Diabetes and Oral Health
Diabetes affects about 15.7 million Americans. Nearly 800,000 new cases are diagnosed each year. There are some common oral problems associated with diabetes. They include:
When diabetes is not controlled properly, high glucose levels in saliva may help bacteria to thrive. Brushing twice a day with fluoride toothpaste and flossing once a day help remove the decay-causing bacteria.
Periodontal (gum) Disease
Because diabetes reduces the body's resistance to infections, the gums are among the tissues likely to be affected.

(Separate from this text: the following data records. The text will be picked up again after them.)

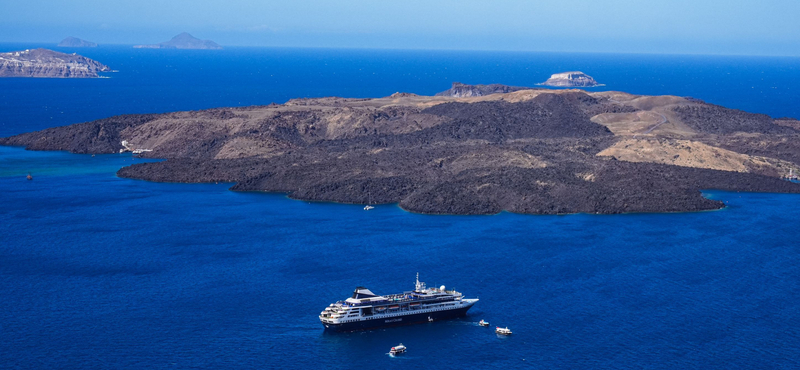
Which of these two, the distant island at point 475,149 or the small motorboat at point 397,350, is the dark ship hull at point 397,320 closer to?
the small motorboat at point 397,350

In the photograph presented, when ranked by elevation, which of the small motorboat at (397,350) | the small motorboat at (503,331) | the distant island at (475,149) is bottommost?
the small motorboat at (397,350)

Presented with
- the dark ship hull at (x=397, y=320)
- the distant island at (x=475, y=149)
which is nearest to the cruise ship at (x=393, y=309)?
the dark ship hull at (x=397, y=320)

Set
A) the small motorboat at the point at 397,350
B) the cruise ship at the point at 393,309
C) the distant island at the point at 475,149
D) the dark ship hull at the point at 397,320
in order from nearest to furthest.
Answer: the small motorboat at the point at 397,350 < the cruise ship at the point at 393,309 < the dark ship hull at the point at 397,320 < the distant island at the point at 475,149

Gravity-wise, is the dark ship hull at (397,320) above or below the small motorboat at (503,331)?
below

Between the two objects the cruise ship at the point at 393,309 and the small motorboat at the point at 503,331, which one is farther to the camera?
the cruise ship at the point at 393,309

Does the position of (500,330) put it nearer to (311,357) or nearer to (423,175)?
(311,357)

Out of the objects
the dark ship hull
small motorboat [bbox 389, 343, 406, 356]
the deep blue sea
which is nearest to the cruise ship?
the dark ship hull

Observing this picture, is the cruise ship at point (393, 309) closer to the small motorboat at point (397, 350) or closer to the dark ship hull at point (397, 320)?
the dark ship hull at point (397, 320)

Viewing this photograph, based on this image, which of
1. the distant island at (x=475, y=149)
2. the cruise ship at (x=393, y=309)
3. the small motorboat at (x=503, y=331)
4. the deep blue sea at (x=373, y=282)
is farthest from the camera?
the distant island at (x=475, y=149)

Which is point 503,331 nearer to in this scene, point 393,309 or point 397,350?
point 397,350

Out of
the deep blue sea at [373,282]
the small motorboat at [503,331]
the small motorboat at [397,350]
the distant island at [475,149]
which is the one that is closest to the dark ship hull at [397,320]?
the deep blue sea at [373,282]
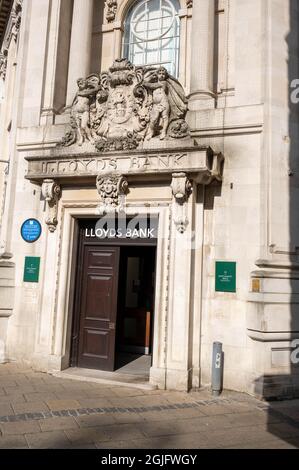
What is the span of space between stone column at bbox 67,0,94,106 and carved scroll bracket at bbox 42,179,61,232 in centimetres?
237

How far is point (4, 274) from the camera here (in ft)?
32.6

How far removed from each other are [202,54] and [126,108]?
2.05 m

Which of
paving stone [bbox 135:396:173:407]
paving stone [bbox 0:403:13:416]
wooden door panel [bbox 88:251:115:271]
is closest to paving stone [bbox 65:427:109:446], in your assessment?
paving stone [bbox 0:403:13:416]

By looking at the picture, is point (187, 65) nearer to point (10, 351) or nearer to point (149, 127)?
point (149, 127)

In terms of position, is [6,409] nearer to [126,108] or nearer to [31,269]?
[31,269]

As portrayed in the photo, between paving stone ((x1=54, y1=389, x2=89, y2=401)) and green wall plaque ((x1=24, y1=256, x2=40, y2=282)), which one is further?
green wall plaque ((x1=24, y1=256, x2=40, y2=282))

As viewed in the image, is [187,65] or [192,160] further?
[187,65]

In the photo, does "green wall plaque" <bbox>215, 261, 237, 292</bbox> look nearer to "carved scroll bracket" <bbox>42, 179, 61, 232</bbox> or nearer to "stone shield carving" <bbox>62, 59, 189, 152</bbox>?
"stone shield carving" <bbox>62, 59, 189, 152</bbox>

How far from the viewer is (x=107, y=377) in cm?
852

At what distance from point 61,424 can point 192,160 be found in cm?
508

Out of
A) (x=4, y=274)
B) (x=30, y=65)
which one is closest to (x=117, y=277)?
(x=4, y=274)

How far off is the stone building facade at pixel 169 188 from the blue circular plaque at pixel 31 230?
0.15 metres

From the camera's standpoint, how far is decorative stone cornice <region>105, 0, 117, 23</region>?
11.0 m

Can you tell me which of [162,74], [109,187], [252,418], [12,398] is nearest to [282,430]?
[252,418]
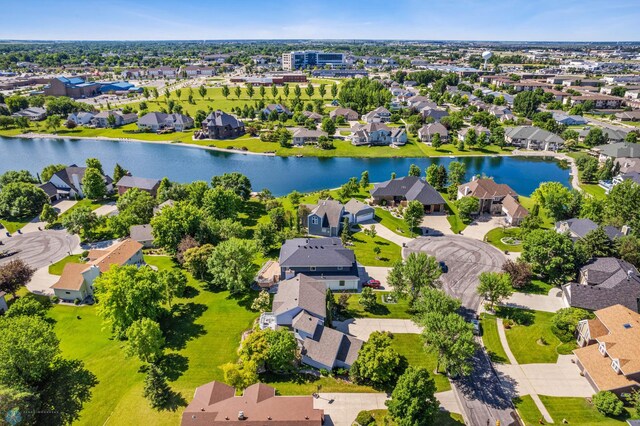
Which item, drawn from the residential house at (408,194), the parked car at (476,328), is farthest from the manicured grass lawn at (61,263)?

Periodontal diseases are infections of the gum and bone. If you notice any of the following, see your dentist right away:
1. Gums that bleed easily
2. Red, swollen or tender gums
3. Gums that have pulled away from the teeth
4. Pus between the teeth and gums when the gums are pressed
5. Persistent bad breath or bad taste
6. Permanent teeth that are loose or separating
7. Any changes in the way your teeth fit together
8. Any changes in the fit of partial dentures
Because of lower resistance to infections and a longer healing time, any of these signs should be dealt with right away.
Salivary Gland Dysfunction
Xerostomia, or dry mouth, is a common complaint among diabetic patients. Constant dryness irritates the soft tissues of the mouth, often making them inflamed and painful. This condition greatly increases the risk of tooth decay and periodontal disease.

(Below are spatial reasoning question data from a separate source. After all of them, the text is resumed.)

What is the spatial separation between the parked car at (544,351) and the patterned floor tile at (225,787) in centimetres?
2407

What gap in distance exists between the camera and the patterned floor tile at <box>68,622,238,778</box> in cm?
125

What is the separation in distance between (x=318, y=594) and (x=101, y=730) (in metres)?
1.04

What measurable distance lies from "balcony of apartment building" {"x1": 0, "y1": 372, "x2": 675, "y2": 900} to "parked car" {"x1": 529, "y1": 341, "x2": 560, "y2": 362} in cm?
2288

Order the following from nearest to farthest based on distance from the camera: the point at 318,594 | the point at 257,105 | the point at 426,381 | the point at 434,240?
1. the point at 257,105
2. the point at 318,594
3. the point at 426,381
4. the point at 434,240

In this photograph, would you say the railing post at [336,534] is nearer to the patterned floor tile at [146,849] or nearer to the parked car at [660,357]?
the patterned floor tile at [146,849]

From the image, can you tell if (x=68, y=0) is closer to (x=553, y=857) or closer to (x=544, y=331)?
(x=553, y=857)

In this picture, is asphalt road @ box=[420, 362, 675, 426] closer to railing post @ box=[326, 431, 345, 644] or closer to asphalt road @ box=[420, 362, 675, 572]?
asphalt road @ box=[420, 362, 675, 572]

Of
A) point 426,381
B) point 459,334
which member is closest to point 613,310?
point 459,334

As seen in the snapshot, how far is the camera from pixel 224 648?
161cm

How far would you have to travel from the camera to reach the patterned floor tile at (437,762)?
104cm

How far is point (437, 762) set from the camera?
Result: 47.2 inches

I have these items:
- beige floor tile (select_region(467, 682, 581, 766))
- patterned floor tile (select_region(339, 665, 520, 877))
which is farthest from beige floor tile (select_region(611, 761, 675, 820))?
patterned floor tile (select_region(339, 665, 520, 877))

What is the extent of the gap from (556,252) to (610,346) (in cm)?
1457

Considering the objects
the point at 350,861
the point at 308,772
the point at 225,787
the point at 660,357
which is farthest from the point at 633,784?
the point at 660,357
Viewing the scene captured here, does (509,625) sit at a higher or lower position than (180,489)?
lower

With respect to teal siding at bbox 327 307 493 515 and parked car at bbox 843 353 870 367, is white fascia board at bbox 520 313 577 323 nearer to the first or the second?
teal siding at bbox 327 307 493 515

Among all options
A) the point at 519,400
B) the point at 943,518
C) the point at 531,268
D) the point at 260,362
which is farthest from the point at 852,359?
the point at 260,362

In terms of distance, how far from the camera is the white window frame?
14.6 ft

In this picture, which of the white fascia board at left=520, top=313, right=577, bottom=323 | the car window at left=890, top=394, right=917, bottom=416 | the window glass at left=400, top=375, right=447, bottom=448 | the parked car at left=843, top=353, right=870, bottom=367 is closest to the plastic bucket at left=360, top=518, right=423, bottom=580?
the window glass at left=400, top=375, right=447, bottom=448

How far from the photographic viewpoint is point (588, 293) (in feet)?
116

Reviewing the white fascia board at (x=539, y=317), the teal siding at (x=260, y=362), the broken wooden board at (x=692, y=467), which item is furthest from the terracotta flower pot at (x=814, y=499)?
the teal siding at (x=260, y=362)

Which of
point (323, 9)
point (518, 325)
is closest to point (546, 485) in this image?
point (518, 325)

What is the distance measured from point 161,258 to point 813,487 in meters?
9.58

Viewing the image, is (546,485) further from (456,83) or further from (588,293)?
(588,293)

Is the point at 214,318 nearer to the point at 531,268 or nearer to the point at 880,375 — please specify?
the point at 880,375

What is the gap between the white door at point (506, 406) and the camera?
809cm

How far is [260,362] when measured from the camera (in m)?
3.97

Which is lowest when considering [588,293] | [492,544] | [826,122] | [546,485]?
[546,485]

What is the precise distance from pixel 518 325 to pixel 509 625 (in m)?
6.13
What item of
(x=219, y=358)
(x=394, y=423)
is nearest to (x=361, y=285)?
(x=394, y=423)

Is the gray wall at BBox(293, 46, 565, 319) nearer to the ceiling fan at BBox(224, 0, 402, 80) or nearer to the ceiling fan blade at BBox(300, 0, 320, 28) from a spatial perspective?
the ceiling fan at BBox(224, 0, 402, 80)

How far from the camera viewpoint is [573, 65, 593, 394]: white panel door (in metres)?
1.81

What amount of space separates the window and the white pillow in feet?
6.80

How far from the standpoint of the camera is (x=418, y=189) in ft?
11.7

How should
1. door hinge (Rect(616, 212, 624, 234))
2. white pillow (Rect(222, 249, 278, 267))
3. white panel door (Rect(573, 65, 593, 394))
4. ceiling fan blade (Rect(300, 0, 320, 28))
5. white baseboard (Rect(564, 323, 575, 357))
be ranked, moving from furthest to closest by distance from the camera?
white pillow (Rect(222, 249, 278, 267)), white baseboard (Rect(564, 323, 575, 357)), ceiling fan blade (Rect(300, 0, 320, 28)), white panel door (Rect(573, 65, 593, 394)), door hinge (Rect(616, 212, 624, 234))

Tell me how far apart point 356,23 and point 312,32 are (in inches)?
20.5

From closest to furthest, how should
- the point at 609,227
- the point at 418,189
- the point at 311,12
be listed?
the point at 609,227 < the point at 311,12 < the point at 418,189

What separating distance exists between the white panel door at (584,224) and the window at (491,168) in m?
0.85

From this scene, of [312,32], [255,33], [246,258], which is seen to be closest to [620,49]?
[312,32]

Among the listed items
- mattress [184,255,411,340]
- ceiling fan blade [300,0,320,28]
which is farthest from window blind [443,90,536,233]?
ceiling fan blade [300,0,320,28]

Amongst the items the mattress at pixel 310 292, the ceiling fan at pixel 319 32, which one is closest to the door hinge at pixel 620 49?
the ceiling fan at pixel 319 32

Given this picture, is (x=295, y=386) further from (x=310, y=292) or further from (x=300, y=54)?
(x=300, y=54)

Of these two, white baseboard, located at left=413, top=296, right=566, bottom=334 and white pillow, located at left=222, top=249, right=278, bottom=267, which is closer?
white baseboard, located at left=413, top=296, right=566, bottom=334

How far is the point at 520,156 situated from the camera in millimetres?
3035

We may recommend a saliva substitute that can be used for relief of dry mouth, along with a fluoride mouth rinse that is sold over-the-counter at pharmacies. Using sugarless gum and sugarless mints may also help alleviate dry mouth. Restricting intake of caffeine and alcohol can also help.
Oral candidiasis, a fungal infection in the mouth, appears to occur more frequently among persons with diabetes. If you smoke, have high blood glucose levels or are often required to take antibiotics, you are more likely to have this problem. We may prescribe antifungal medications to treat these conditions. As you would expect, good oral hygiene is critical.
Lichen Planus and Lichenoid Reactions
This skin disorder can produce lesions in the mouth. Although the causes are unknown, outbreaks may be triggered by emotional stress. The disease, while generally painless, can cause small pimple-like sores in the mouth. A more severe form can cause ulcers that erode surface tissue. Although there is no permanent cure, we can prescribe topical anesthetics or other medication to reduce and relieve the condition.
Some people with diabetes feel that, as a result of the disease, their taste for sweets has diminished. While this is usually not severe, altered taste sensations may influence food choices. To compensate, some diabetics eat more sweet-tasting foods with highly-refined carbohydrate content. If this happens, the diet may worsen the patient’s overall dental health.
Be on the lookout for signs and symptoms of oral disease and contact us right away if problems develop. Practicing good oral hygiene at home, following your physician's dietary and medication instructions, and scheduling regular dental check-ups, will help insure a healthy body and a beautiful smile!